Rowan Williams wrote in support of the Roman Catholic Archbishop “The rights of conscience cannot be made subject to legislation however well-meaning”. This is a quite astonishing statement given that Christian churches have at various times defended as matters of “conscience” such practices as slavery, torture, witchburning, the Apartheid regime and the general suppression of Jews, women and black people. Legislation is required to end injustice.

Under pressure from conservatives, Archbishop Williams claims to be seeking a middle way, a compromise to keep together the Anglican fellowship, including deeply homophobic and misogynistic elements within the African and English churches. In fact, all that he has achieved so far is to give ground to conservative fundamentalism.

Williams is soon to meet Primates of the international Anglican Church who are threatening schism because the US Episcopal Church has appointed an openly gay bishop, Gene Robinson. There will be no real compromise. The conservatives will stand firm and Rowan Williams will roll over.

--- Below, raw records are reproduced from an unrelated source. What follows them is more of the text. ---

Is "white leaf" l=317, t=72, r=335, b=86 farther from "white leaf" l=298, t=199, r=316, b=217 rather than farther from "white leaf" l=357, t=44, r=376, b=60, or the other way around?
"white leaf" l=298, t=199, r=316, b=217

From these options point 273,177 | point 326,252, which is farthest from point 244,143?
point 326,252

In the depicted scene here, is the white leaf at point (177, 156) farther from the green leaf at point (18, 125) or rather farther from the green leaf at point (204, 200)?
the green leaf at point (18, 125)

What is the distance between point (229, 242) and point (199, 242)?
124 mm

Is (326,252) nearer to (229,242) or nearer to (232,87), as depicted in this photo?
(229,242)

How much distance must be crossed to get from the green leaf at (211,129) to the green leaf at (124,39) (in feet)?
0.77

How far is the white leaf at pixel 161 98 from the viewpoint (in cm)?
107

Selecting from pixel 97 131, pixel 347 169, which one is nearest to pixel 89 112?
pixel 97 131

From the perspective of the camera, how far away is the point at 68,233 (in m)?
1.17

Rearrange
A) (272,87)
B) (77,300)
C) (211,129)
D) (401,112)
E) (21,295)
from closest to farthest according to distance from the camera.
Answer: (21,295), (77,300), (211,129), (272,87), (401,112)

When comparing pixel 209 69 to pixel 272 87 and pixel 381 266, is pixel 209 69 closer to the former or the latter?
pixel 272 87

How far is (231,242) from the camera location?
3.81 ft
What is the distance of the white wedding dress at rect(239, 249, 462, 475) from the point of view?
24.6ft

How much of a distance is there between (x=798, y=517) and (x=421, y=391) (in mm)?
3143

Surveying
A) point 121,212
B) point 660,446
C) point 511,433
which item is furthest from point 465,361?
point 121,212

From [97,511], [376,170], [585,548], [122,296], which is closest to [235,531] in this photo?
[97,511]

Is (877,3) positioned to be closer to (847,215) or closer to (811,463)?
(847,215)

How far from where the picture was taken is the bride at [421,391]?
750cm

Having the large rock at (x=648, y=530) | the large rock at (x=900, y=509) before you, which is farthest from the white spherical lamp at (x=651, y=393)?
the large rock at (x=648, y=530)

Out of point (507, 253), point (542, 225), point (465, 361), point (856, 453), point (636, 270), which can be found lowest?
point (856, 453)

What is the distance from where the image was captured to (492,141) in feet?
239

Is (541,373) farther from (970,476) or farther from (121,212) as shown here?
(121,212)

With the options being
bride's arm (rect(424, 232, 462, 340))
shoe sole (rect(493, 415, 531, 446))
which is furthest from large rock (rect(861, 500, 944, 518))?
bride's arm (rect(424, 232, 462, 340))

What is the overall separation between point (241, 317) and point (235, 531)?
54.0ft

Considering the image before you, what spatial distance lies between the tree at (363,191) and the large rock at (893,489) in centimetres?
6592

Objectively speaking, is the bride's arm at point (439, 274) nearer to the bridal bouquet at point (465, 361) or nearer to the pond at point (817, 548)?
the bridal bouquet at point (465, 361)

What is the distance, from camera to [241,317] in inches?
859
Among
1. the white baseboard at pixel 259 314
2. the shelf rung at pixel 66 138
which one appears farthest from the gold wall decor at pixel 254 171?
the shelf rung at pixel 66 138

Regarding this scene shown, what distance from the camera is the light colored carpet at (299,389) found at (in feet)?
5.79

It is difficult to know where it will end, save that lies will be involved.

The pious pronouncements of the two churches on the subject of homosexuality are shot through with hypocrisy. The truth is that there have always been gay priests and bishops, but they have simply not been acknowledged as such. Some have lived as celibates, but many have not.

Some are godly men living the gospel as best they can. They dare not risk openly acknowledging their sexuality, and in some cases their long-standing partners. Occasionally, in progressive parishes they feel free to do so, but they know that while they are open about their relationships and faithful to their partners, their careers will not progress.

Others however, often far from celibate, are less honest and consequently rise through the ranks. These hypocritical, closeted and often misogynistic men form a central strand of opposition to female ordination and openly gay priests and bishops. The reasons are not theological.

Now all candidates for the Anglican priesthood are asked if they are in sexual relationships. Those who lie stand a chance of becoming priests. Those who do not are excluded. Hence, my clever, honest friend Teresa, who would be a wonderful priest, is never likely to be ordained.

Similarly, lesbian or gay Christians who, in their desperation for children, decide to lie to adoption agencies will probably be approved. Those who tell the truth will not.

It is an obscenity that a church based on declared truth encourages its people to lie, and that its organisations, in approving adopters, set greater store on their sexuality than on the needs of the children.

It is an abomination that a church based upon love, penalises people who live and love faithfully and well, asking for nothing more than to be accepted as equal members of our human family.